By GABRYELLE DUMALAG
MANILA — The Sweden-based digital forensic experts who have been mitigating cyber-attacks against independent news websites in the Philippines are now getting a share of it, following a series of penetration-testing attacks that began on Friday, July 2.
In a tweet, Qurium Media Foundation said the pen-test used the tool Nmap Scripting Engine and was traced to a timestamp in Manila, Philippines at 1 a.m. from an IP address belonging to a private tech firm, Converge ICT.

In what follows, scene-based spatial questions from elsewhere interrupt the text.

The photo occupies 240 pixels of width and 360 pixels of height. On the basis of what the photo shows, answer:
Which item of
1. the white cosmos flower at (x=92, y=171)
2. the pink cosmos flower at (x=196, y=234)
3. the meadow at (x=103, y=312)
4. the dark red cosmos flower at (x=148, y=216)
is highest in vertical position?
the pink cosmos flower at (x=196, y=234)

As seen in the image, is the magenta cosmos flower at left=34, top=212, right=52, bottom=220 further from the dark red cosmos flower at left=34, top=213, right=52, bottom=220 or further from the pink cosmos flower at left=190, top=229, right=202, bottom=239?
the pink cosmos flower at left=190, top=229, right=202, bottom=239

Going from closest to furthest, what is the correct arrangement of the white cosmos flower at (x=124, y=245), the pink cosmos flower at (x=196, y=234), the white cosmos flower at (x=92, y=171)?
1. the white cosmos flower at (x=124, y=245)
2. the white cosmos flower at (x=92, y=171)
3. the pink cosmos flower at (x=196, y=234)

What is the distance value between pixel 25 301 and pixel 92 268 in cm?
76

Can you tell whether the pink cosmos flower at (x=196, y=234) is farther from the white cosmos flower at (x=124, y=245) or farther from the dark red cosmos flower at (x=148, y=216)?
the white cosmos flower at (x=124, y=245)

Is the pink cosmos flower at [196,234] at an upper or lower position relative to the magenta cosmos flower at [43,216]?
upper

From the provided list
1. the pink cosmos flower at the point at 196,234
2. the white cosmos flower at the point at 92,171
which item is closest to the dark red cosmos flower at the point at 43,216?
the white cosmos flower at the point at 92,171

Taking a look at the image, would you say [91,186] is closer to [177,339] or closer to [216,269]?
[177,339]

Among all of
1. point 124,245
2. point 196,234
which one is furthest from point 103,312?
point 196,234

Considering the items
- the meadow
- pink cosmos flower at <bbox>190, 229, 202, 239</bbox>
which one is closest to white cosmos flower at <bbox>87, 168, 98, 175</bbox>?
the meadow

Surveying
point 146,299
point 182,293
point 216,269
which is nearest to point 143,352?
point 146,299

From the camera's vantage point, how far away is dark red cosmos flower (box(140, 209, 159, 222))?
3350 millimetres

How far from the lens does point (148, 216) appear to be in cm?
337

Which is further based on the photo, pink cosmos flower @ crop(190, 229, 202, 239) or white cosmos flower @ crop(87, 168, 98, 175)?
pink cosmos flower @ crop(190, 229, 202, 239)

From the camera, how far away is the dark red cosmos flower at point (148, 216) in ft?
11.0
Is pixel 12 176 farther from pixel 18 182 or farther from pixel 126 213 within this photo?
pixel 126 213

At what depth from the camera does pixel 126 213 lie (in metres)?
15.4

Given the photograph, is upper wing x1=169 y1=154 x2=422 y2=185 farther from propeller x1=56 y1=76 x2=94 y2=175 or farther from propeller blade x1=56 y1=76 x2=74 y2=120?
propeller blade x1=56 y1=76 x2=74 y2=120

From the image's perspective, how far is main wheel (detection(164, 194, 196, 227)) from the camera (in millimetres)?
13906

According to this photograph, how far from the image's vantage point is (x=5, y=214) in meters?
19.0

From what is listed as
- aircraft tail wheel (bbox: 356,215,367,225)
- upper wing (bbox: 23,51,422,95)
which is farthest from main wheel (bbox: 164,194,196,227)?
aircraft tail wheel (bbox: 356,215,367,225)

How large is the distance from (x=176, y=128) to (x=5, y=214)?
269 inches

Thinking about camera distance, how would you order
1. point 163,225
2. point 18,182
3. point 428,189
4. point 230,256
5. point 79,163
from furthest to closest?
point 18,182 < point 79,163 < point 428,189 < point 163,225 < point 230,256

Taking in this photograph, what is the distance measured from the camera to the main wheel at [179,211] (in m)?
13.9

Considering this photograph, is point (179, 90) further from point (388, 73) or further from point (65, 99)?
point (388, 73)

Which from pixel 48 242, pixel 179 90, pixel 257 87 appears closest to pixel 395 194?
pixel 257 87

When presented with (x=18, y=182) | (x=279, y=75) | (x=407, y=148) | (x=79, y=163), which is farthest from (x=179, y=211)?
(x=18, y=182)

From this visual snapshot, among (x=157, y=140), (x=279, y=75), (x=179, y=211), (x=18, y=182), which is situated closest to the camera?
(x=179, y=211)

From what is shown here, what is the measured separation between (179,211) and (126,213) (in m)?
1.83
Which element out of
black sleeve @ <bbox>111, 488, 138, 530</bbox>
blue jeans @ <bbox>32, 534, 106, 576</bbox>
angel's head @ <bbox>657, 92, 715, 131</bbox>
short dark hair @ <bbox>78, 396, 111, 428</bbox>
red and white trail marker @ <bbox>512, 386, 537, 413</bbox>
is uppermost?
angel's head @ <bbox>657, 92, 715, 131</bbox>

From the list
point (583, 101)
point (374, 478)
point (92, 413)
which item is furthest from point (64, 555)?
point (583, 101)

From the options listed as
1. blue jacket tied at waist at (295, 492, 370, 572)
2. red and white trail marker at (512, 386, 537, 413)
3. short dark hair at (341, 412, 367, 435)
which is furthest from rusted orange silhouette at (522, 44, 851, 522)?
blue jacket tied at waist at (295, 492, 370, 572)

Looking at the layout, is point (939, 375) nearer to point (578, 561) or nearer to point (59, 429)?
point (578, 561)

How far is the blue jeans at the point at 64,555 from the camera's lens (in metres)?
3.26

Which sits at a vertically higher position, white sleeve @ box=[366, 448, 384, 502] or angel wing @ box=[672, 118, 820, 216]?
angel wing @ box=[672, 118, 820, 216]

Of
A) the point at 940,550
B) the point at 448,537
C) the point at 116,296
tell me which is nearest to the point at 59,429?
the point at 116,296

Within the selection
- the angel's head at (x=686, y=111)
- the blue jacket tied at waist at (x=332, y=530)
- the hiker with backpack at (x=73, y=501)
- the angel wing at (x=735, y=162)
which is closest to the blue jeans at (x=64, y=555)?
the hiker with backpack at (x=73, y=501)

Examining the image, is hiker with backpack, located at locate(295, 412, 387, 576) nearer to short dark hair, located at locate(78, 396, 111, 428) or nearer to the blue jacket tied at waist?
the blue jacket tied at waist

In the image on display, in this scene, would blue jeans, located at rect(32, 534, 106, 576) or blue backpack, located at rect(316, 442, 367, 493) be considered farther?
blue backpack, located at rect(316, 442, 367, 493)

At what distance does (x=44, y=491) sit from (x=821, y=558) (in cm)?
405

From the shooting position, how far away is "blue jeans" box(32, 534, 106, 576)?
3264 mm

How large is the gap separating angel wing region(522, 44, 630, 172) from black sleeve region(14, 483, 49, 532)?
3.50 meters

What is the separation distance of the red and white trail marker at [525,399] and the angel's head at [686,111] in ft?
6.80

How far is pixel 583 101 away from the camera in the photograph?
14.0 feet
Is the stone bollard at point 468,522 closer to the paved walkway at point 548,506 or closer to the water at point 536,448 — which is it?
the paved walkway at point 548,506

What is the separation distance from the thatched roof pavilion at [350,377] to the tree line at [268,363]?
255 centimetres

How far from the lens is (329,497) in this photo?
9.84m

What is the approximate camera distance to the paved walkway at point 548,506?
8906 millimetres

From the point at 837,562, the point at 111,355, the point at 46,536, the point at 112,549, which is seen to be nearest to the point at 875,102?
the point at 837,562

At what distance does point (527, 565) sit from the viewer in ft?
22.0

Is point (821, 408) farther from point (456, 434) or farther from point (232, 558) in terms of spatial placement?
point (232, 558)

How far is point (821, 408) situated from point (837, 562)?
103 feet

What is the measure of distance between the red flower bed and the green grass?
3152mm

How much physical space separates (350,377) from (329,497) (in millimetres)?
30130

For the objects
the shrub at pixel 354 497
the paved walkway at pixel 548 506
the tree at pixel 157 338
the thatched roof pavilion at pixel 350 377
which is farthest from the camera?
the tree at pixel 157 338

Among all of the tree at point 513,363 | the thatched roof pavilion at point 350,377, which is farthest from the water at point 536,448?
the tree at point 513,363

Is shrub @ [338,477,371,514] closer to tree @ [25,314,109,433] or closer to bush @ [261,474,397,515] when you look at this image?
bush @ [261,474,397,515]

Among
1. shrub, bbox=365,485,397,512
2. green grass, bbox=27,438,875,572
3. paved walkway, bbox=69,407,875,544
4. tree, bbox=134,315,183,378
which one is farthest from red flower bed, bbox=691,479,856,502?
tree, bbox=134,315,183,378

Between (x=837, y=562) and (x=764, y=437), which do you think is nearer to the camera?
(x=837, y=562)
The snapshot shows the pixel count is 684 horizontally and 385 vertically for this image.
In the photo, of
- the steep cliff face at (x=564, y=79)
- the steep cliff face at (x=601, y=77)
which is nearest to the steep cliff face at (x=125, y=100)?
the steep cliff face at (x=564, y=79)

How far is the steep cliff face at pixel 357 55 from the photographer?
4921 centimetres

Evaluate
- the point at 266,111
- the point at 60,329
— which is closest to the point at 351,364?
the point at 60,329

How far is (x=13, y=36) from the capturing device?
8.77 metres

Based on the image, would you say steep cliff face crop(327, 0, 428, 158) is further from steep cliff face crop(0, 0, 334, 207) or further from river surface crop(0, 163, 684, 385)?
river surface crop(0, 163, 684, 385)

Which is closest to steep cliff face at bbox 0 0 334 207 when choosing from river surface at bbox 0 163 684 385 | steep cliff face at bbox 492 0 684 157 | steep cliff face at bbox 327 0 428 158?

They received pen-test requests “from the same IP with the User Agent: Maltego One 188.8.131.5232 – Pro; Windows 10 10.0” a day later. Qurium said that it is the commercial version of Maltego, a software used for forensic investigations and to map the infrastructure resources.
A penetration-testing attack (pen-test) is a simulated cyber attack against a computer system to check for exploitable vulnerabilities.
The traffic came from the same IP address, but the attacker soon after changed the address to an IP belonging to the Department of Science and Technology.
Qurium, in its tweet, provided the history of digital certificates showing that the IPs are linked together.
“It seems that the promises of investigation are mere lip service. The pen-testing on Qurium’s website proves that the cyberattackers are undaunted, bolstering our belief that such actions are state-sanctioned and part of the systematic efforts in silencing and intimidating the Philippine media,” said Ronalyn Olea, managing editor of Bulatlat.
Earlier, Qurium traced cyber-attacks against websites of alternative news Bulatlat and AlterMidya, and human rights group Karapatan to the DOST and the Philippine Army.